As indicated in this and other studies [17, 61], multiple layers of gene activities are involved in seed development, and the expression of the genes is also subjected to environmental effects. Despite promising genes identified from integrative analysis, it is ideal to compare the transcriptomes in different seed compartments and nonseed tissues at each of the time points in the same environment, which would offer a more comprehensive understanding of gene activities in developing seeds over the period.

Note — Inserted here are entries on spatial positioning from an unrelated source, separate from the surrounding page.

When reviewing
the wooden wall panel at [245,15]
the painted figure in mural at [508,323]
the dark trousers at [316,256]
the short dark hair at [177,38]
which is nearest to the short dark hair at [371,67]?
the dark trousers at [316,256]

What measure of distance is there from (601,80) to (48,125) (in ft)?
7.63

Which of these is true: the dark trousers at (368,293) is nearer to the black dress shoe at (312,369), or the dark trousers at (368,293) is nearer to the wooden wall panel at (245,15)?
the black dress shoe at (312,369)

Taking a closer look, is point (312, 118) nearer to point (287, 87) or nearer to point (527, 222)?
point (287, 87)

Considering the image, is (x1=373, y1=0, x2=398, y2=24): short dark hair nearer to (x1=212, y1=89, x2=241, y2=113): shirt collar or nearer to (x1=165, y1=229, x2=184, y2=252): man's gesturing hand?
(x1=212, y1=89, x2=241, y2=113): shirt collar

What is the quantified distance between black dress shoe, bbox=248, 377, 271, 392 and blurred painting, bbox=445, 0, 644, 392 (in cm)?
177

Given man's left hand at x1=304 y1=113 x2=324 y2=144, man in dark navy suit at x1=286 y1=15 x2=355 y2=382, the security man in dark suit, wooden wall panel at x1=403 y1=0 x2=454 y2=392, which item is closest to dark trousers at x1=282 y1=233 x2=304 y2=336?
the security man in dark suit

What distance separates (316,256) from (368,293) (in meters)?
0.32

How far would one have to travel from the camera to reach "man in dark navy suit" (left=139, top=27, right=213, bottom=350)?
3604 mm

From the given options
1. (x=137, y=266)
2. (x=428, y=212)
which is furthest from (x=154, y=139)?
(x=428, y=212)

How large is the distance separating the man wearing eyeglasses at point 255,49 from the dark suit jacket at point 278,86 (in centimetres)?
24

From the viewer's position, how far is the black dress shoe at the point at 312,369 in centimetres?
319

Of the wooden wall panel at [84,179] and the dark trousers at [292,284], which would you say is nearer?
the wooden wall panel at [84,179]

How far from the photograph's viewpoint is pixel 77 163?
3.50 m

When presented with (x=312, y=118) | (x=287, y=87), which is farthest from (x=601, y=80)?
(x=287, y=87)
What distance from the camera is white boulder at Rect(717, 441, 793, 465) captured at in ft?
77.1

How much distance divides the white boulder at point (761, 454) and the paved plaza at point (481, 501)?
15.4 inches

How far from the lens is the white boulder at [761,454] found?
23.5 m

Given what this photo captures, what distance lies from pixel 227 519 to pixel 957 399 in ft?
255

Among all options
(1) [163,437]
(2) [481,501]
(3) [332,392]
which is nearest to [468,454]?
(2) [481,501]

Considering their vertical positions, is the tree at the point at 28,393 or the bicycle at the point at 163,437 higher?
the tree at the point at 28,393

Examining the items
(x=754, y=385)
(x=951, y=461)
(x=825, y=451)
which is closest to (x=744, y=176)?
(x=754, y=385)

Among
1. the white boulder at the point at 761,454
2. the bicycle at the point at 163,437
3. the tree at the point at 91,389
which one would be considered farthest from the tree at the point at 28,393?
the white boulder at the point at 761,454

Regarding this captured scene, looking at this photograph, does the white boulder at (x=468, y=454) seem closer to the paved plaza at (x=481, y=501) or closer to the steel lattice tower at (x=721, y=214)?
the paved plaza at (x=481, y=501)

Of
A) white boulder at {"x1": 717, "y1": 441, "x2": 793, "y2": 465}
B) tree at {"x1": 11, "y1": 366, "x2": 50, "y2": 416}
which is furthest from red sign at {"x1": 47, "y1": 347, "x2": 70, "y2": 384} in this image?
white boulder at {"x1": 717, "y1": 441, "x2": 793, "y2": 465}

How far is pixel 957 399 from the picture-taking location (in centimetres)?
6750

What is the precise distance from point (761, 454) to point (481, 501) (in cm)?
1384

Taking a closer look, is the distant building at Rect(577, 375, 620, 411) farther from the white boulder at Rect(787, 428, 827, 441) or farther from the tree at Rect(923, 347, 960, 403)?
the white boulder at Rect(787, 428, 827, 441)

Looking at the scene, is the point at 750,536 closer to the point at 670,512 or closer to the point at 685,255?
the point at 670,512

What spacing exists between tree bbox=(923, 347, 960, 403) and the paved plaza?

Coexpression network-inferred seed regulatory network
We next extracted the coexpression connections of all DEGs from a global SoyNet database (http://www.inetbio.org/soynet/) constructed with transcriptomes from different seed compartments at different developmental stages, along with other tissues [47, 62]. Only a small fraction of the DEGs could be reconstructed into modules. In total, 134 modules were identified with the numbers of nodes (genes) ranging from 2 to 151. After color assignment based on the aforementioned TS groups, 11 modules consisting of relatively tissue-specific patterns were identified (Fig. 5D). It is interesting that many genes from TS1 (GLOB, HRT, and COT) and TS3 (LF) were clustered together as individual TS-specific modules compared to the other TS groups. Two modules specific for TS1 were identified. TCX2 (TESMIN-LIKE CXC2) controls stem cell division by regulating stem cell type-specific networks [63]. TCX2 slightly deviated from the main module, suggesting its role in orchestrating the connected genes of this module for coordinated division of different cell types for seed development, which is in agreement with the function of GLOB/HRT/COT, where ontogenesis of different seed compartments occurs during this stage (http://seedgenenetwork.net/). Similarly, TDM1 plays an important role in meiosis termination [64], and it was strongly associated with genes in the TS1-dominated modules. We determined that uncharacterized TKL2 (TRANSKETOLASE 2) might be a key connector bridging two modules comprising LF and GLOB/HRT/COT genes. It is likely that the link between RBCS3B (RUBISCO SMALL SUBUNIT 3B) and BLH1 (EMBRYO SAC DEVELOPMENT ARREST 29) connected the two individual modules. These results suggest a functional relevance of these modules in seed development, and these genes that are underexplored in soybeans deserve more attention.